Curiosità

Rebibbia in breve


I Bracci che formano il carcere in totale sono 9;
Il carcere di Rebibbia è stato consegnato nel 1972;
La percentuale di detenuti che una volta liberati rientrano in carcere è del 25%;
L’ultima evasione a Rebibbia si è avuta nel 2001, il detenuto non è stato più ritrovato;
In media, i detenuti a Rebibbia, ma anche nelle altre carceri, non dormono più di cinque ore a notte;
Su 1650 persone i lavoranti sono 236 (anno 2011).

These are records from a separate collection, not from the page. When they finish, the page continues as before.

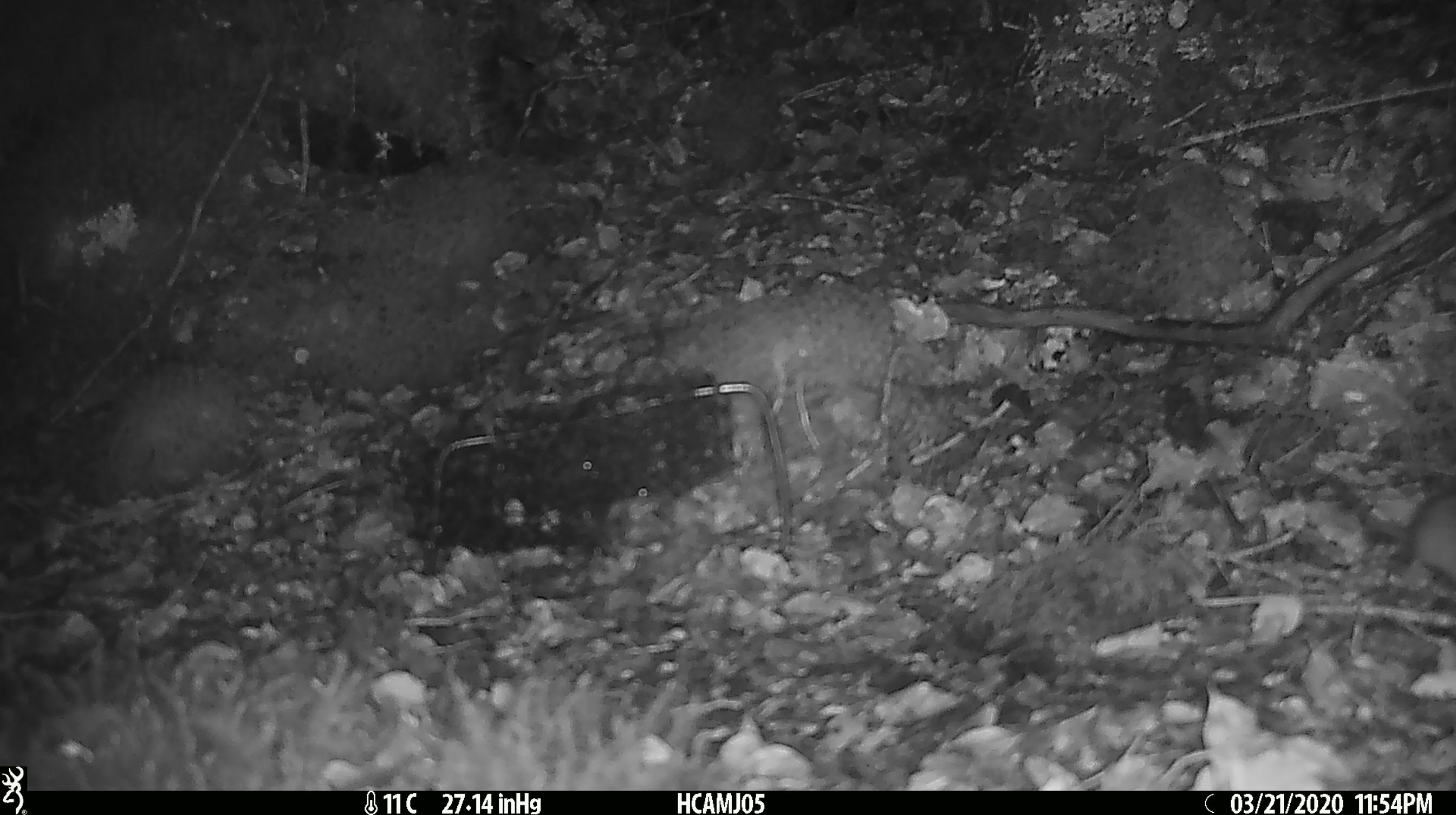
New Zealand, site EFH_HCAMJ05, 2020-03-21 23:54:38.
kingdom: Animalia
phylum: Chordata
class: Mammalia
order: Rodentia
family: Muridae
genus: Mus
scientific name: Mus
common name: mouse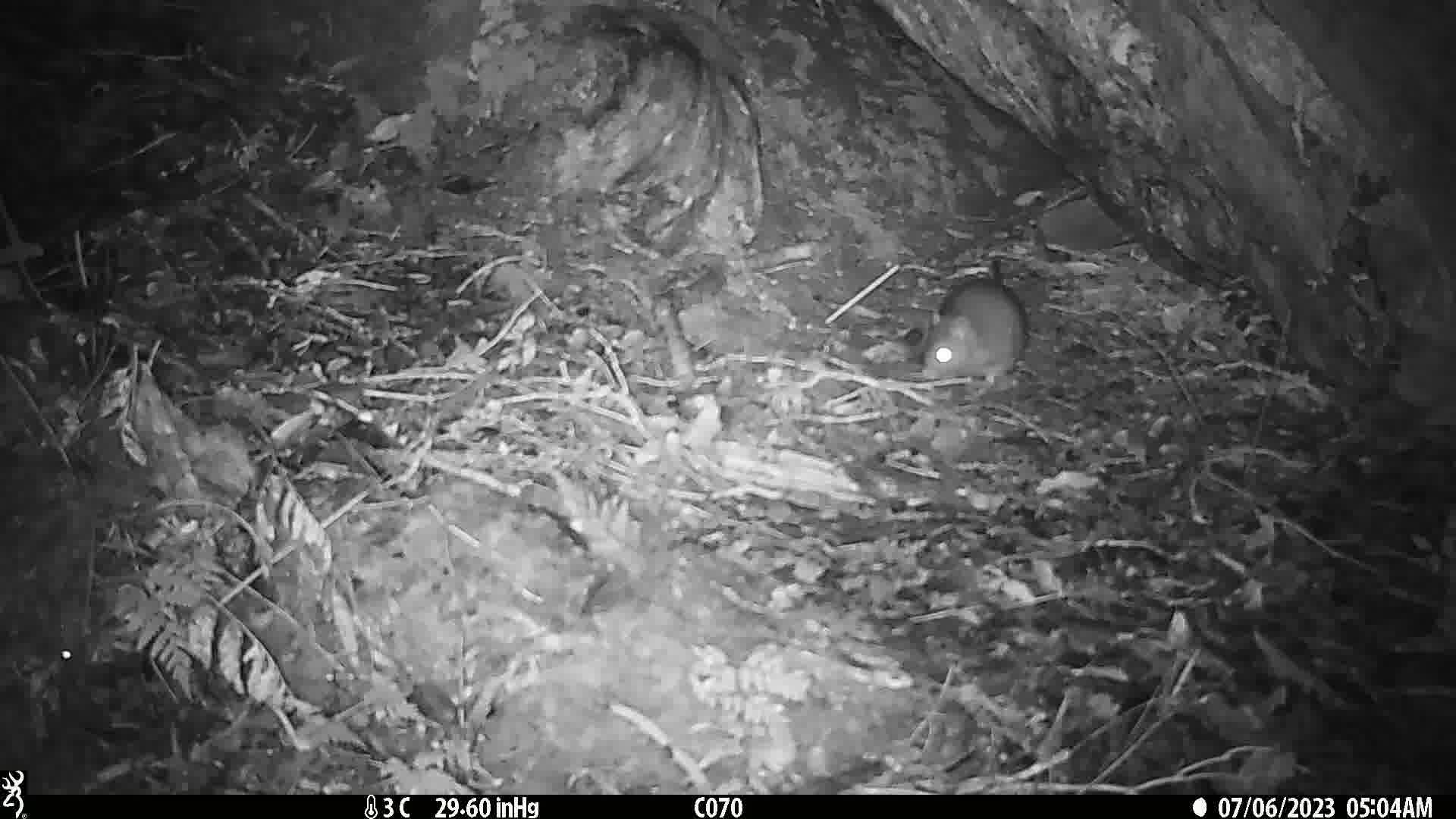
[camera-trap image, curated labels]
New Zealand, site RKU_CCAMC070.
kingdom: Animalia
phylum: Chordata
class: Mammalia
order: Rodentia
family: Muridae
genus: Rattus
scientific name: Rattus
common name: rat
Rat (Rattus).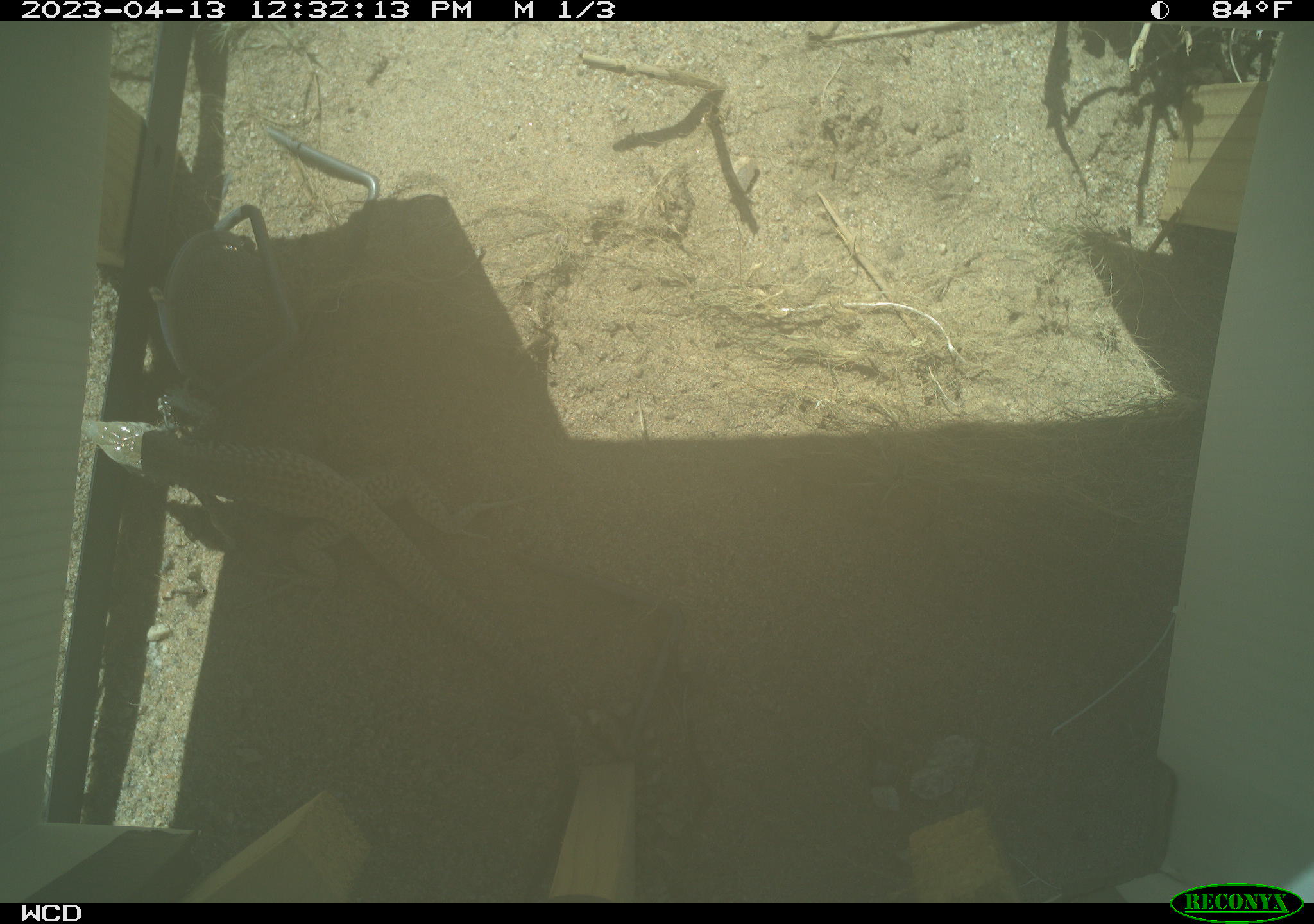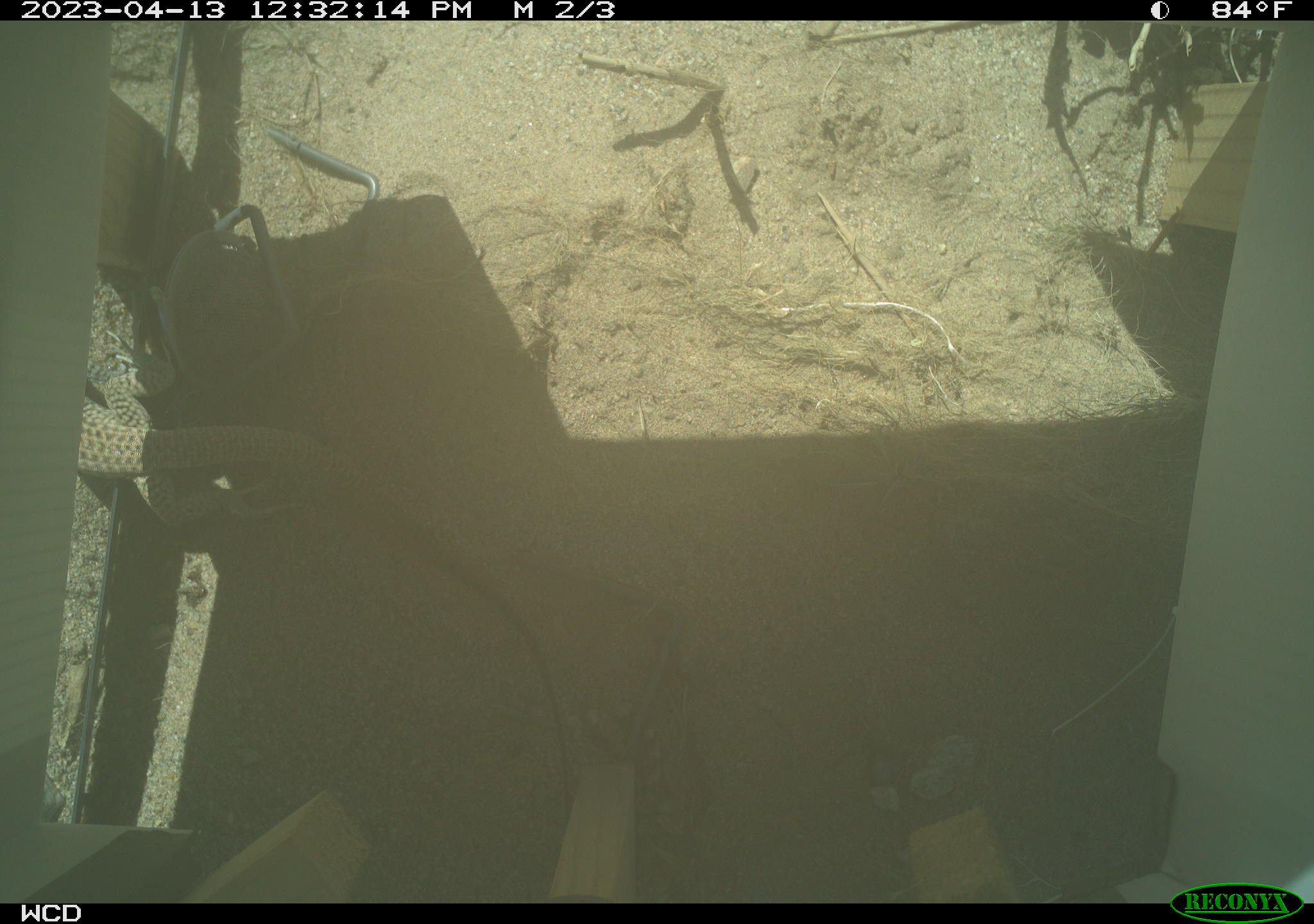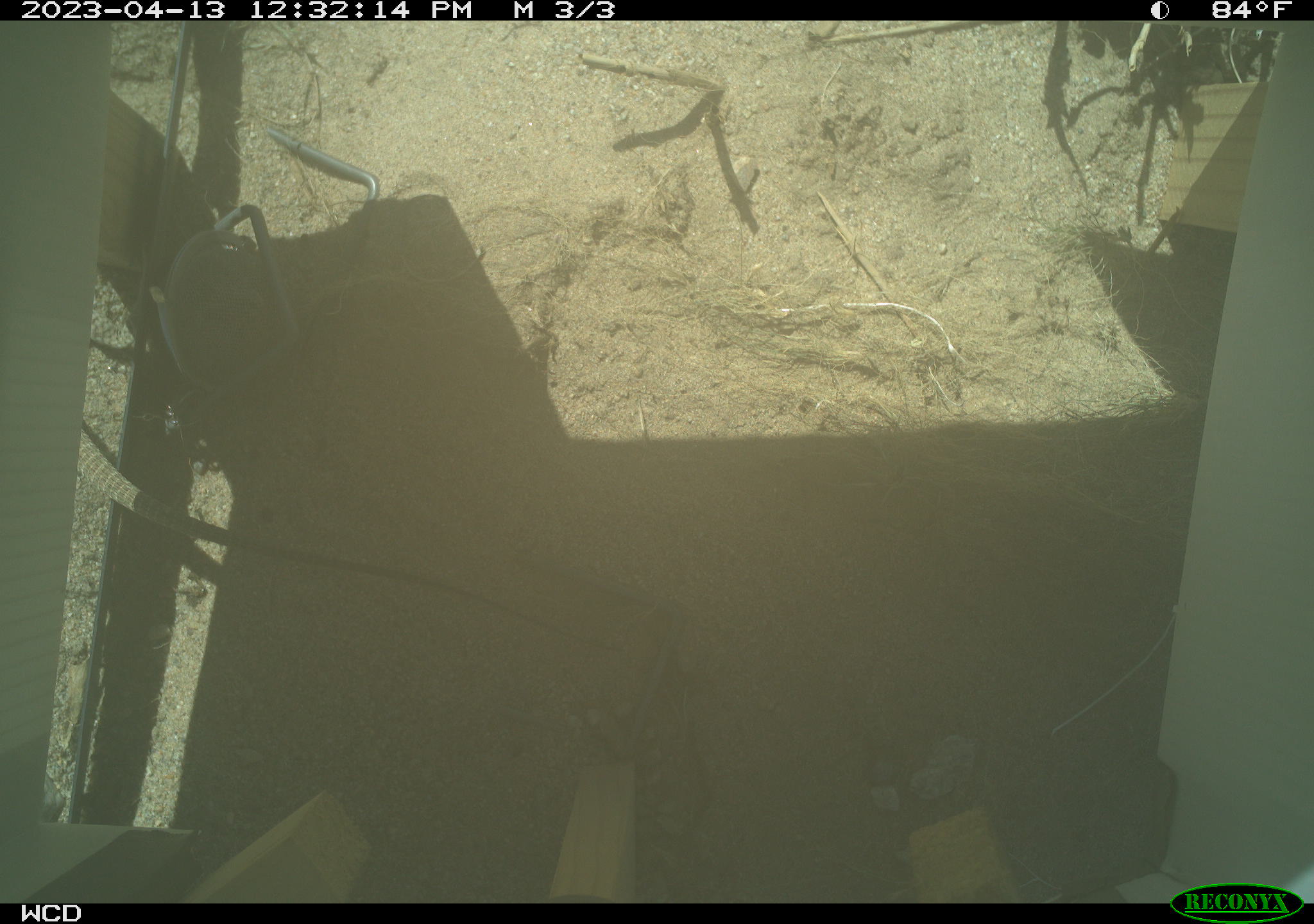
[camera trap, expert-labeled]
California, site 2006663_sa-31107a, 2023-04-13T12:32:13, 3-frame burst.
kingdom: Animalia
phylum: Chordata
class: Reptilia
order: Squamata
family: Teiidae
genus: Aspidoscelis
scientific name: Aspidoscelis tigris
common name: western whiptail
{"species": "western whiptail (Aspidoscelis tigris)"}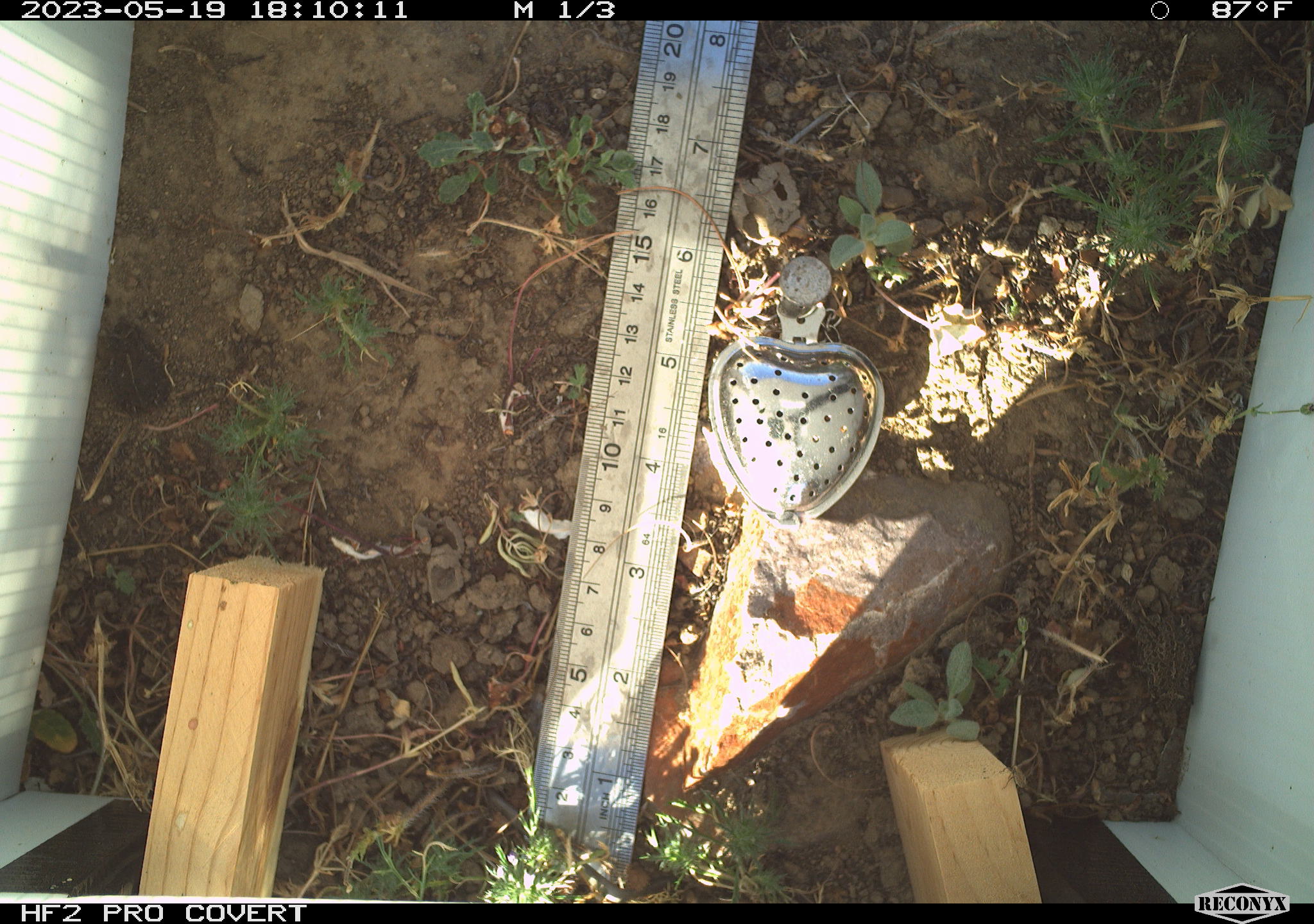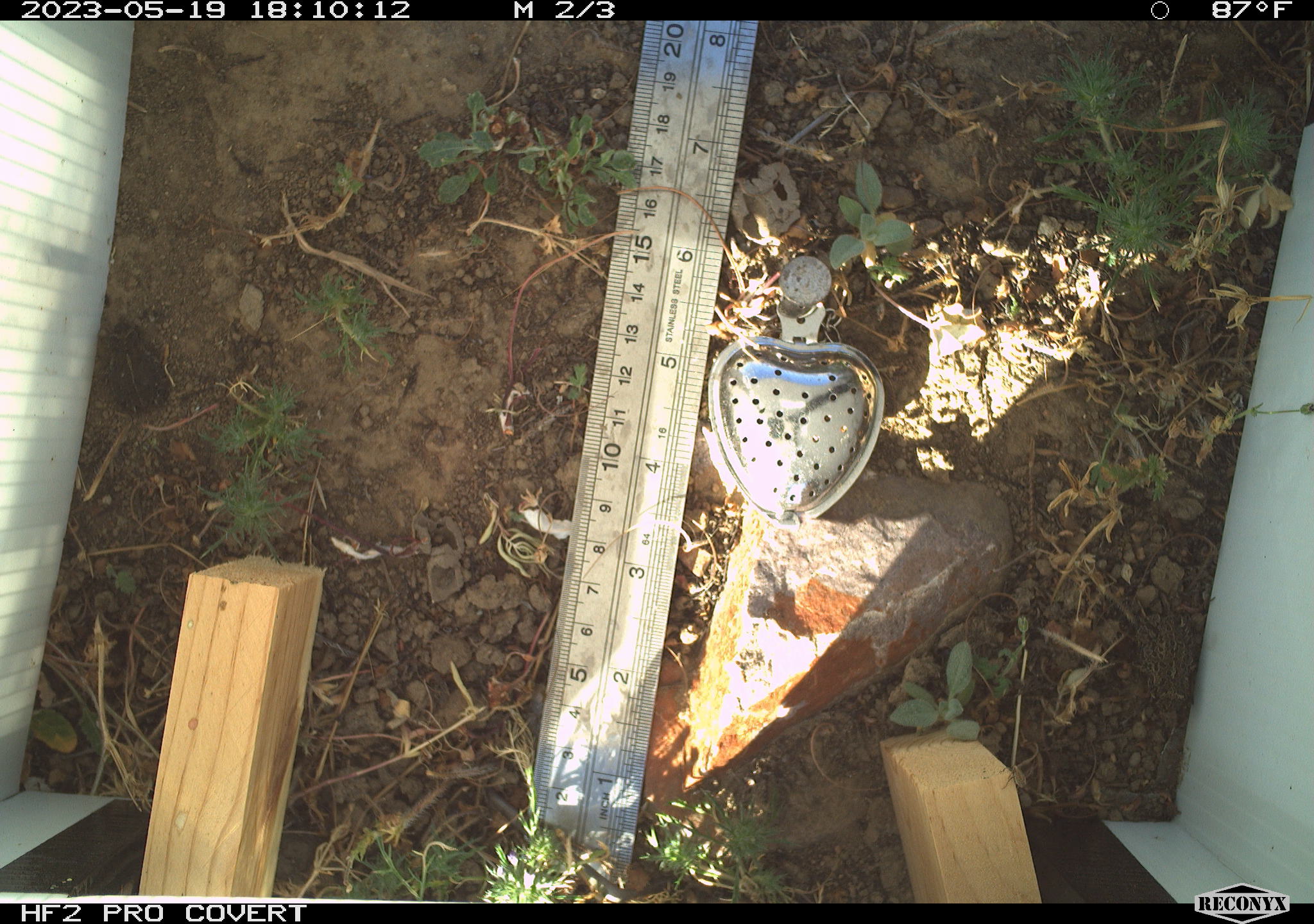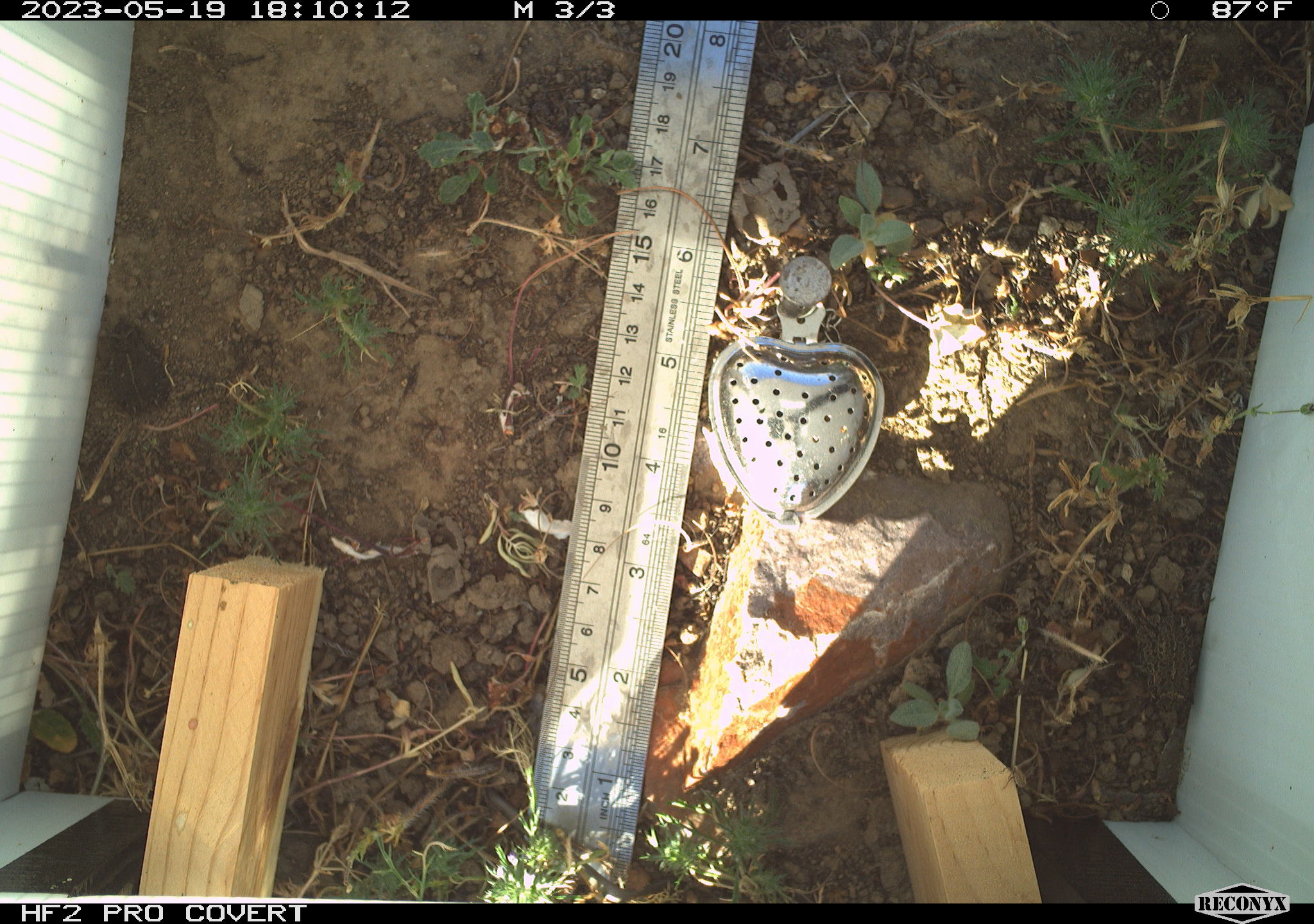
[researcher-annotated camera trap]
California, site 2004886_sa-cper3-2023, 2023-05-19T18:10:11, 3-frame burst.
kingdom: Animalia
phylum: Chordata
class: Amphibia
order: Anura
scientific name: Anura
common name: frogs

Dal totale delle persone vanno però tolti i detenuti sotto 41bis, che non possono lavorare;

Prima di accedere alla struttura carceraria bisogna affrontare uno screening severo deponendo nei cassetti tutti gli oggetti in proprio possesso: per varcare il muro bisogna essere controllati da cima a fondo. Nel carcere non è possibile portare borse, chiavi, telefoni cellulari, oggetti preziosi per evitare il rischio che oggetti di qualsivoglia natura possano finire nelle mani dei detenuti. Il rischio è facilmente immaginabile: tutti questi corpi estranei, introdotti dall’esterno, potrebbero diventare armi o fungere da merce di scambio per traffici illeciti.
La sicurezza è meticolosa e una volta dentro la sensazione d’isolamento dal resto del mondo è sottolineata da mura alte oltre dieci metri e sistemi antievasione a vista; sono quasi 650 gli agenti per oltre 1700 reclusi.
I reparti di Rebibbia caratterizzati dalla forma a stella sono sette, disposti su tre piani; al centro un agente controlla la situazione sulle tre braccia.
I reparti comuni sono il G9, G11 e G12 con detenuti in attesa di giudizio o con pena breve. Nel G9 troviamo anche una sezione precauzionale nella quale ci sono i detenuti che restano isolati per aver commesso reati sessuali o per essere appartenenti alle forze dell’ordine.

Nei corridoi le risse si verificano spesso, il rischio è sempre a “portata di mano” nonostante la presenza puntuale degli agenti; un’occhiata di troppo, una parola di sfida possono essere le micce di scontri tra detenuti. Forse proprio questa situazione fa si che una delle attività preferite dai carcerati sia il sollevamento pesi.

Il reparto dei detenuti definitivi è il G8, parliamo di condanne a lungo termine, caratterizzato da una ridotta conflittualità e dal fatto che quasi tutti i reclusi svolgono un lavoro all’interno delle strutture (mensa, call center, compattatore etc).  
Ci sono altri due reparti: Il primo ospita i collaboratori di giustizia, ribattezzati spregiativamente “gli infami” e il secondo è quello del carcere duro, noto come 41bis con circa cento detenuti in situazione d’isolamento.

Il carcere di Rebibbia è stato consegnato nel 1972, si tratta di un vero e proprio complesso, una piccola città, dove tutto è scandito da appuntamenti precisi: l’apertura delle celle alle ore 8.30 fino alle 11 per la socializzazione con i detenuti del proprio reparto. Passeggiata dalle 13 alle 15 nel piccolo cortile esterno. Altro momento per socializzare dalle 16 e le 18 e poi alle 20.30 si torna in cella.